→ Text for analysis:
New method allows vaccines to be stored for months without refrigeration
Researchers at Australia’s CSIRO have demonstrated a new way to protect the integrity of vaccines against high temperatures. A proof-of-concept study has shown the method keeping vaccines viable at temperatures up to 37 degrees Celsius for three months.
“Vaccination is undoubtedly one of the most effective medical interventions, saving millions of lives each year, however, delivering vaccines, particularly to developing countries, is challenging because they often lack the cold storage supply chains required to keep the vaccine viable,” explained Daniel Layton, a researcher working on the project.
The World Health Organization has estimated that more than 50 percent of vaccines go to waste every year. And one of the key contributors to that wastage is the challenge in keeping vaccines at stable cold temperatures.
Most vaccines need to be kept within a temperature range of 2-8 °C (35-46 °F) in order to prevent degradation. Some vaccines, particularly new mRNA vaccines, need to be kept at even colder, sub-zero temperatures.
The new innovation uses a porous, dissolvable, crystalline material known as a metal-organic framework (MOF). The material coats the vaccine molecules, protecting them from heat degradation until the vaccine needs to be administered. At that point a solution is added to dissolve the MOF coatings and the vaccine is administered as usual.

[Saved data entries]

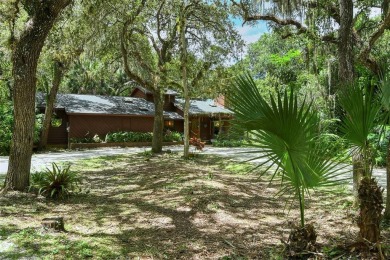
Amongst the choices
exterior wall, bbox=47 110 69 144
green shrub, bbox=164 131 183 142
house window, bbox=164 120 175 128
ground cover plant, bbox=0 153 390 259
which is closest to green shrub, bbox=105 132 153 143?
green shrub, bbox=164 131 183 142

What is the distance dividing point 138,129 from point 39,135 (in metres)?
7.36

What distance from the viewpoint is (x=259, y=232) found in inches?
186

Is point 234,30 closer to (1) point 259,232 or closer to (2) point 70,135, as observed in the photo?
(1) point 259,232

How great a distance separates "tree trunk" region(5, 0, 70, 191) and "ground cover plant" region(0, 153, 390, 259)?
54 cm

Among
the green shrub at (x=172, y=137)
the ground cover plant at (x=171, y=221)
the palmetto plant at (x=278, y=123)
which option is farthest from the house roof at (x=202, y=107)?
the palmetto plant at (x=278, y=123)

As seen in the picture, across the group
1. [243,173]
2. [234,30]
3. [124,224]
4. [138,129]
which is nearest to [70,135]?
[138,129]

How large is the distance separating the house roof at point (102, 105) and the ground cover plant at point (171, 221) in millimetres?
14412

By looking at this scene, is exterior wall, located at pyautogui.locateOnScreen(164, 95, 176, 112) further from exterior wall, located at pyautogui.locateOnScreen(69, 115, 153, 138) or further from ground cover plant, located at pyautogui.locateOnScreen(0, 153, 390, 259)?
ground cover plant, located at pyautogui.locateOnScreen(0, 153, 390, 259)

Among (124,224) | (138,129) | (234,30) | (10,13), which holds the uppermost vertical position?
(234,30)

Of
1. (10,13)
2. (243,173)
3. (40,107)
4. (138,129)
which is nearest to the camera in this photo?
(10,13)

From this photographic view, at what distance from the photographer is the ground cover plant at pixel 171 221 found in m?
3.92

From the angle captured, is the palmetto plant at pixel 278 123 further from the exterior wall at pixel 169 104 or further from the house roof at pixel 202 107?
the exterior wall at pixel 169 104

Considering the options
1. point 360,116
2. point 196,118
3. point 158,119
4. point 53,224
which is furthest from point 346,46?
point 196,118

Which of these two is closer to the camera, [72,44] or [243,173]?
[243,173]
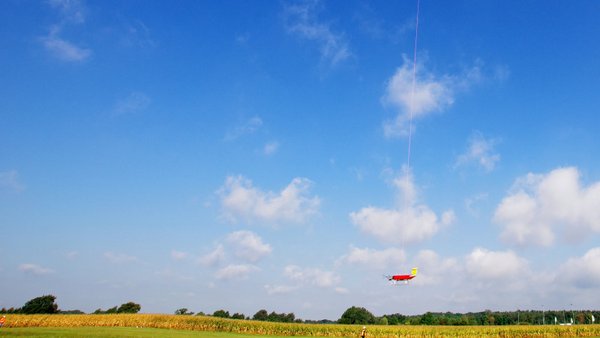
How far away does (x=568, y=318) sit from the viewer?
655 ft

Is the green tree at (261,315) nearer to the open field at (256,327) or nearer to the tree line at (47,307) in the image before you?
the tree line at (47,307)

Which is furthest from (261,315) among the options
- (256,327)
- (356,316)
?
(256,327)

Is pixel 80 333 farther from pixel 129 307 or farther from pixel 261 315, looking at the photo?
pixel 261 315

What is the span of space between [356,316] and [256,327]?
3319 inches

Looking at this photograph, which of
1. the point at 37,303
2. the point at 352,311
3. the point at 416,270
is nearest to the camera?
the point at 416,270

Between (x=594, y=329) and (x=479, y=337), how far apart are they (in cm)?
1890

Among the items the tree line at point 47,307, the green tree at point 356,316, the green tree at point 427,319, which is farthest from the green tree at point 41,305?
the green tree at point 427,319

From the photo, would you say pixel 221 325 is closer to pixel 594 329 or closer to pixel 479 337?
pixel 479 337

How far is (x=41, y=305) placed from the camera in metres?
120

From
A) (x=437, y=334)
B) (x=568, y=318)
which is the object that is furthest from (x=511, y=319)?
(x=437, y=334)

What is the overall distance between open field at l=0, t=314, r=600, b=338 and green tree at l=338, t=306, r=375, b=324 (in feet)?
266

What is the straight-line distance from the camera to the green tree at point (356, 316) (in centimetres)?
14062

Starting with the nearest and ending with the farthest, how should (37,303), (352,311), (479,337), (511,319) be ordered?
(479,337)
(37,303)
(352,311)
(511,319)

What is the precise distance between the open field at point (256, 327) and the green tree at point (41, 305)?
70.6m
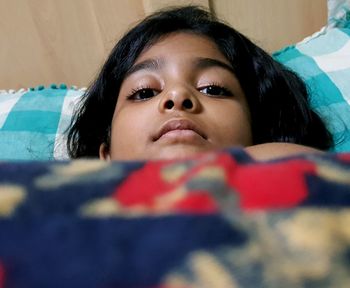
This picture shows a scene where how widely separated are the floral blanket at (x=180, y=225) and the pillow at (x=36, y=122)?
2.54 ft

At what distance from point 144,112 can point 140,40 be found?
0.89 feet

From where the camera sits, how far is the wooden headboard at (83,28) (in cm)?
139

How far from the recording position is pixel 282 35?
1503mm

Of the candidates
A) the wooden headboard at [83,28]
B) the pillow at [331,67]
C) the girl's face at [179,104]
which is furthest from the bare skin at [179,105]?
the wooden headboard at [83,28]

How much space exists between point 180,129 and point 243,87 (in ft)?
0.95

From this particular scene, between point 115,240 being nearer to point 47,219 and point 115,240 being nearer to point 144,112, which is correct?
point 47,219

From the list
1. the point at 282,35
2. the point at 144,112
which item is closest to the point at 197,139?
the point at 144,112

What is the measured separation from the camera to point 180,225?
300 mm

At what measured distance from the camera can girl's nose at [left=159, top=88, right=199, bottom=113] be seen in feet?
2.50

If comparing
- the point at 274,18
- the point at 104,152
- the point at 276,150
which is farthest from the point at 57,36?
the point at 276,150

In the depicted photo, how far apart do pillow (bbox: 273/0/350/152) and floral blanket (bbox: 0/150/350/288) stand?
2.22 feet

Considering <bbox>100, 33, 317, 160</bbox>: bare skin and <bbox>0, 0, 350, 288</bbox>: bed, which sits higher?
<bbox>0, 0, 350, 288</bbox>: bed

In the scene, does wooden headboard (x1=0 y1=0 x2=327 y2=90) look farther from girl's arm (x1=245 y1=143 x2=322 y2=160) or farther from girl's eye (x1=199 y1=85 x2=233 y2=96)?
girl's arm (x1=245 y1=143 x2=322 y2=160)

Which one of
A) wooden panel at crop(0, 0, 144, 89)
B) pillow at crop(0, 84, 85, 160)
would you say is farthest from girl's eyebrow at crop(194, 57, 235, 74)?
wooden panel at crop(0, 0, 144, 89)
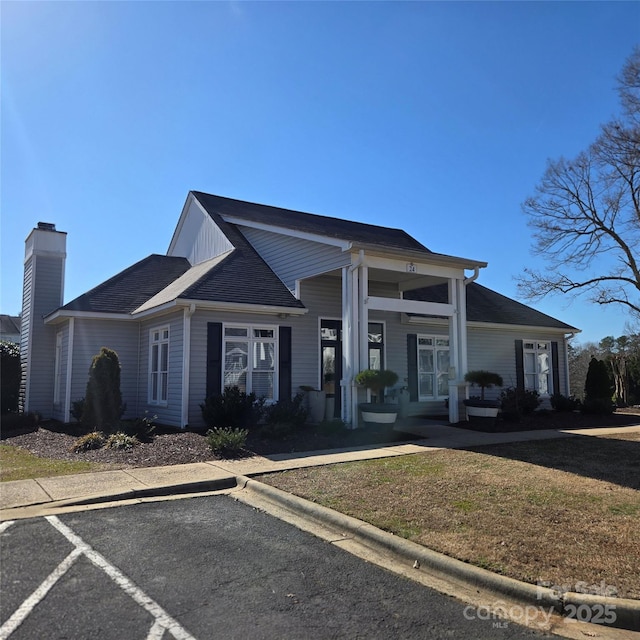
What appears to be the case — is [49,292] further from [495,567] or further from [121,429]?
Result: [495,567]

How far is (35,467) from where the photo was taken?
889 centimetres

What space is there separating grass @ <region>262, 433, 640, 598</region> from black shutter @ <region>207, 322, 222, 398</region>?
537 cm

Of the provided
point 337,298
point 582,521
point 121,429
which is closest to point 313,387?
point 337,298

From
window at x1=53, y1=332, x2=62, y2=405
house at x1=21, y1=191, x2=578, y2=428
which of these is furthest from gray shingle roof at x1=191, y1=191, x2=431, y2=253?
window at x1=53, y1=332, x2=62, y2=405

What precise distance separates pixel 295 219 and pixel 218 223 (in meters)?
3.26

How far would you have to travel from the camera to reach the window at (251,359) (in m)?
13.8

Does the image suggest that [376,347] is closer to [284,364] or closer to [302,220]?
[284,364]

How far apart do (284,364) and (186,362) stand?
8.57ft

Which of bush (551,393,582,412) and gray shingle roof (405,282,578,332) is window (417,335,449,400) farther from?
bush (551,393,582,412)

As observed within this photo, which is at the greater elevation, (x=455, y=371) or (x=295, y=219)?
(x=295, y=219)

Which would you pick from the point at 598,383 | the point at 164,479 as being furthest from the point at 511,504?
the point at 598,383

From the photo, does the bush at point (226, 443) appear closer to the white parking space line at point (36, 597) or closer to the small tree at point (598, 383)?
the white parking space line at point (36, 597)

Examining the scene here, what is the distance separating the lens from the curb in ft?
12.6

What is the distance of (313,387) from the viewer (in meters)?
14.9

→ What to do: In the vaccine storage article, what temperature range must most vaccines be kept within to prevent degradation?

→ Answer to this problem: 2-8 °C (35-46 °F)